- Supplied passage -
There were a lot of progressives who got out and voted for Hillary, no doubt, and certainly no one demographic is exclusively to blame for Trump's victory. That being said, disenfranchising millennial progressives from the Democratic Party at this point in time would be a big mistake. Hillary and company were very centrist in my opinion. That's all well and good for the establishment Democrats, but it didn't work on election day. There is no questioning the fact that large numbers of Sanders' supporters either voted for third party candidates this past November, or they didn't vote at all. We can't let that happen again.


----------



## ehanes7612 (Feb 28, 2017)

The women's March, the judiciary response , the steadfast media responding to trump, people coming out of the woodwork to fight trump... these actions will defeat the apathy that I feel was the biggest reason why Trump won.. we all need to know who our allies are... makes resistance not meaningful and effective


----------



## Lanmark (Feb 28, 2017)

I agree all of these things help defeat apathy. I just know what I have heard loud and clear several times: a lot of millennials and Sanders supporters felt marginalized when Perez was chosen to lead the Democratic Party. I hope that feeling won't last. If we refuse to listen to their concerns or recognize their point of view, though, no doubt they have, in fact, already been marginalized.


----------



## ehanes7612 (Feb 28, 2017)

I agree ... we have a lot of work ahead of us


----------



## abax (Feb 28, 2017)

Eric, I hadn't considered Booker, but he'd be an excellent
candidate. Do you think he's considered running? Will
he be old enough by 2020? I think Ellison might also be
a good potential candidate to counter Dump's anti-Muslim
blather.


----------



## ehanes7612 (Feb 28, 2017)

Corey Booker is 47 ...same age as Obama when he took office in 2008..he will run for sure and he will probably get the nomination. He's already been asked and he skirts the question ...no one will commit to running now..and that's probably a smart thing..gotta wait till after the next round of elections in 2018


----------



## NYEric (Feb 28, 2017)

He will definitely be a potential candidate.


----------



## Lanmark (Feb 28, 2017)

Booker would make an outstanding President.


----------



## abax (Mar 1, 2017)

I'd like to see a female president, but Warren has antagonized too many main streamers and I can't think
of anyone else at the moment. Any ideas? Not Clinton...

- Task statement -
Echo the forum thread on the Democratic Party word for word, starting with "Corey Booker is" and going on through "a potential candidate.".

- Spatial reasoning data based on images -
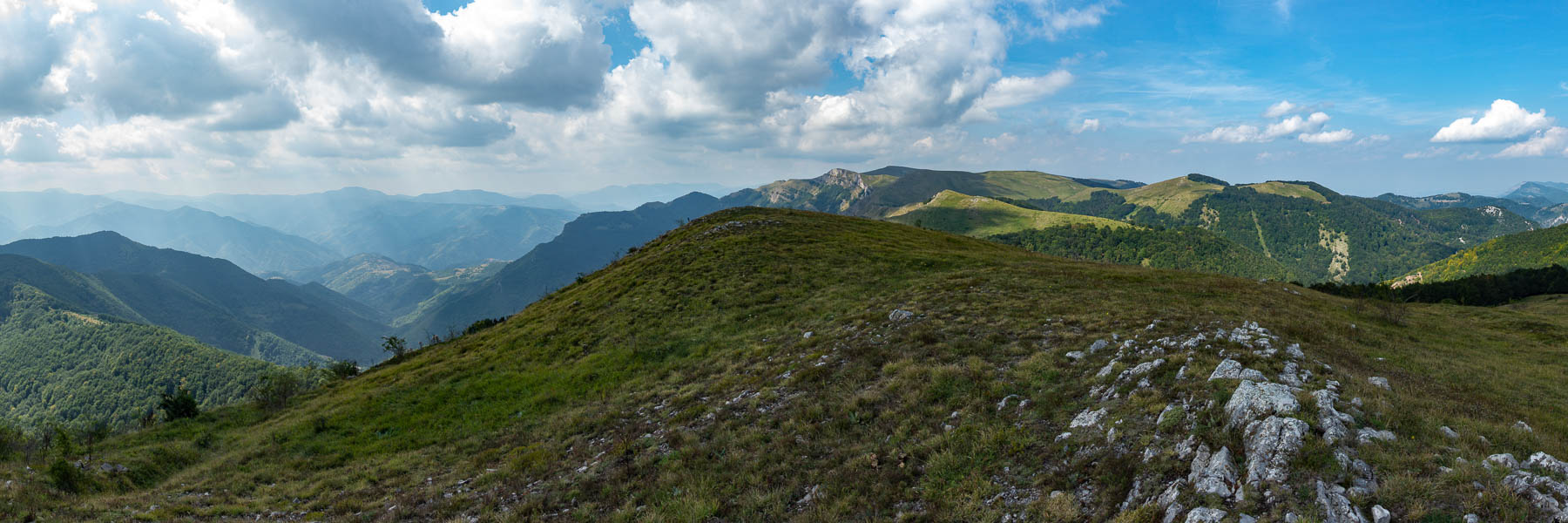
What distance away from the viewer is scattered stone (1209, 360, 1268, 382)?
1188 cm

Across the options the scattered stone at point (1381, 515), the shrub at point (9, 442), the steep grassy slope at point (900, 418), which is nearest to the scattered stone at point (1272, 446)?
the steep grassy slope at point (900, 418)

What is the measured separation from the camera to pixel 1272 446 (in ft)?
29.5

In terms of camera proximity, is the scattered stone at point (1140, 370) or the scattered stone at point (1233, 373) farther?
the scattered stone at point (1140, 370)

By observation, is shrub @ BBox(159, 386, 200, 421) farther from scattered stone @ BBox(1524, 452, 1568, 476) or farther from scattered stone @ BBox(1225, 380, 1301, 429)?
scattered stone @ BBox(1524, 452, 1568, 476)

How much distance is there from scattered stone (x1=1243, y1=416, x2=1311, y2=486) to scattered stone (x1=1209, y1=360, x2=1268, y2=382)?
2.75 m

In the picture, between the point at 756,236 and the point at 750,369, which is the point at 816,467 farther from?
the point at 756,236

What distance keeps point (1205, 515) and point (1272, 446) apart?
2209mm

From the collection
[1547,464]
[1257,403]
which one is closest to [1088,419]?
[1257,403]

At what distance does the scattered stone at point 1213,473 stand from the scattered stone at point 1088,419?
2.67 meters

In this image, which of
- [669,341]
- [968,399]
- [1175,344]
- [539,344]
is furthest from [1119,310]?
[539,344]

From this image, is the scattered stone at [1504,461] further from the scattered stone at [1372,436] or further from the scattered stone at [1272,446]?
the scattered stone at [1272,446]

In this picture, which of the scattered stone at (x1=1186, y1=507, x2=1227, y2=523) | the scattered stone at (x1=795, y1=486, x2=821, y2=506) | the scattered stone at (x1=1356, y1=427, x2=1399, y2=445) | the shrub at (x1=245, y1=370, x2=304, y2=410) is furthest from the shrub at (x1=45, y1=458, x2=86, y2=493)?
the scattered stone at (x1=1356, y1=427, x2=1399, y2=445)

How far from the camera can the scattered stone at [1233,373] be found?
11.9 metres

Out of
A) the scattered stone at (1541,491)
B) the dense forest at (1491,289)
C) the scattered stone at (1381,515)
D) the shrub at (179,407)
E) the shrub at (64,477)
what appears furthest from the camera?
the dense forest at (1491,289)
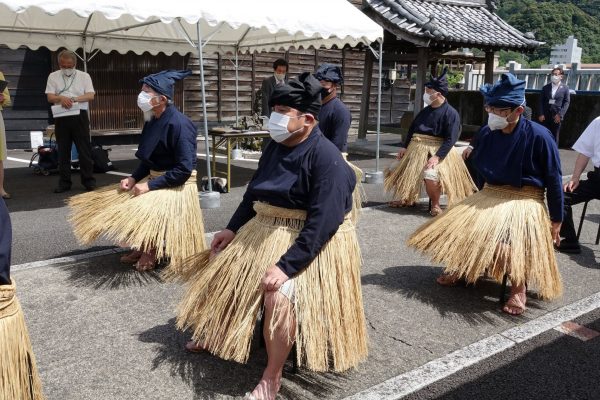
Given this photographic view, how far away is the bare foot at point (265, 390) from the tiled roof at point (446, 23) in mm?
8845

- Written answer -
Corey Booker is 47 ...same age as Obama when he took office in 2008..he will run for sure and he will probably get the nomination. He's already been asked and he skirts the question ...no one will commit to running now..and that's probably a smart thing..gotta wait till after the next round of elections in 2018


----------



## NYEric (Feb 28, 2017)

He will definitely be a potential candidate.